Formidabili le ragazze, delle quali vi offro su BDI Online la cronaca dell’intero incontro contro la Cina, capaci di avvicinare prima, scavalcare poi, ed infine staccare le francesi, lontane adesso più di un intero incontro (20.15 VP). Arrivare prime è importante, perché non solo permette di scegliere l’avversaria dei quarti ma, aspetto assai più rilevante, consente di decidere da quale degli altri match si vuole provenga la squadra da incontrare in semifinale. Considerato che nessuno si aspetta che l’Italia abbia problemi nel primo turno a KO – fatti, naturalmente, tutti i debiti scongiuri, il nostro campionato vero dovrebbe cominciare il semifinale – si può capire perché sia così cruciale rimanere in testa alla fine, fine lontana solo due incontri.

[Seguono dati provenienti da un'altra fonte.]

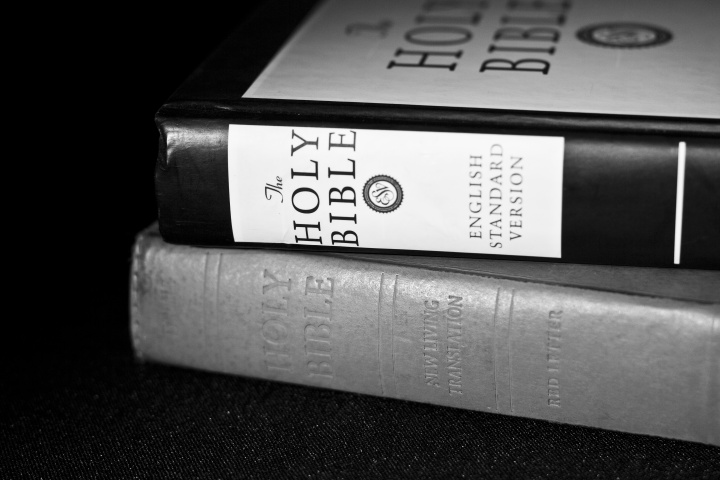 Bibles stacked on top of each other.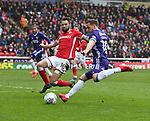 Billy Sharp of Sheffield Utd shot is blocked by Ethan Pinnock of Barnsley during the championship match at the Oakwell Stadium, Barnsley. Picture date 7th April 2018. Picture credit should read: Simon Bellis/Sportimage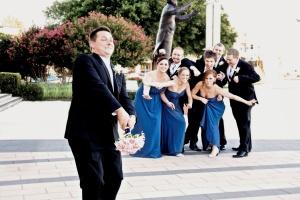 Groom throwing bouquet
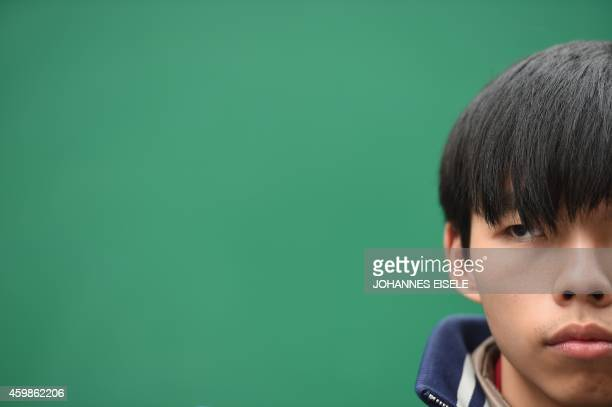 Joshua Wong, the teenage face of Hong Kong's pro-democracy movement, looks on before speaking at the movement's main protest site in the Admiralty...
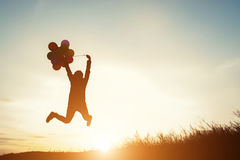Young woman with balloons jumping outdoor royalty free stock photo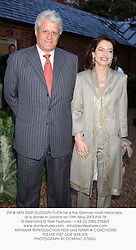 DR & MRS GERT-RUDOLPH FLICK he is the German multi-millionaire, at a dinner in London on 19th May 2003.PJS 78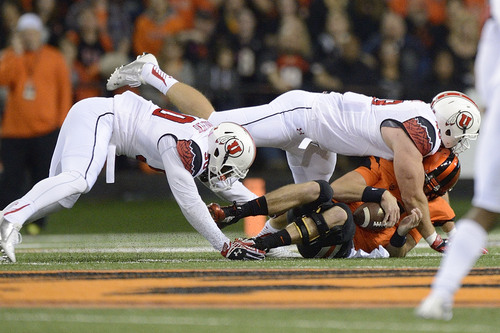 Oregon State quarterback Sean Mannion (4) is sacked by Utah defenders Hunter Dimick (49) and Pita Taumoepenu (50) during the first half of an NCAA college football game in Corvallis, Ore., Thursday, Oct.. 16, 2014. (AP Photo/Troy Wayrynen)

Riposeremo nel primo, e giocheremo contro l’Australia, ora quarta dopo una prodigiosa risalita, nel secondo. Per garantirci la vittoria nel Round Robin ci bastano dunque 7.16 VP nel secondo match di giornata, sempre che la Francia ne faccia contemporaneamente 40!
Terza è l’Olanda, vicinissima alle transalpine (1.38 VP), come del resto poco lontane dalle seconde sono tutte le squadre fino alla sesta, la Cina. Dopo le asiatiche ci sono tuttavia 17 VP circa prima di incontrare le settime, USA, ed a tiro delle americane ci sono almeno altre tre squadre: Turchia, Cina Taipei e Ungheria. Dovrebbero essere queste le squadre che si daranno battaglia per gli ultimi posti disponibili per la fase a KO.
Tra i Juniors ci sono stati pochi cambiamenti di rilievo: tutte le prime dieci di ieri sono ancora in quel gruppo, con l’eccezione dell’Australia, la quale ha ceduto il suo posto alla Nuova Zelanda ed è ora undicesima. I Kiwis sono riusciti nell’impresa nel modo per loro più dolce, ovvero battendo seccamente gli Aussies per 17.77-2.23 nel secondo incontro di giornata. Poichè in Nuova Zelanda è molto popolare indossare una maglietta con su scritto “I support New Zeland and anyone playing Australia” (“Io tifo per la Nuova Zelanda e per chiunque giochi contro l’Australia”), si può capire quale sia il livello di rivalità tra le due nazioni, peraltro vissuto in maniera quanto mai simpatica e sportiva, a base di reciproci sfottò e di solenni bevute in comune. Come ieri conduce la Francia, seguita oggi da USA 1 e Polonia, grazie alla caduta al quarto posto della Turchia.
Più sotto, detto dell’Australia, va notato come l’Olanda abbia finalmente fatto la sua comparsa tra le prime otto, scambiandosi di posto con il Canada.
Nessun cambiamento al vertice, invece, tra gli Youngsters, con le prime tre dove le avevamo lasciate ieri, ma con la Svezia capace di effettuare un contro sorpasso al vertice ai danni della Norvegia, mentre Hong Kong è rimasta terza.
Anche qui una rinascita: quella dei polacchi, che a forza di arrancare in basso, hanno sporto il capino per la prima volta tra le posizioni di pregio, e sono ora ottavi, ancorché nell’ambito di una situazione quanto mai fluida, in quella zona.
Dato che la categoria conclude oggi la qualificazione, dopo i tre turni in programma, ci si può aspettare una lotta durissima, che dati i distacchi minimi può coinvolgere praticamente tutte le squadre dal secondo al dodicesimo posto.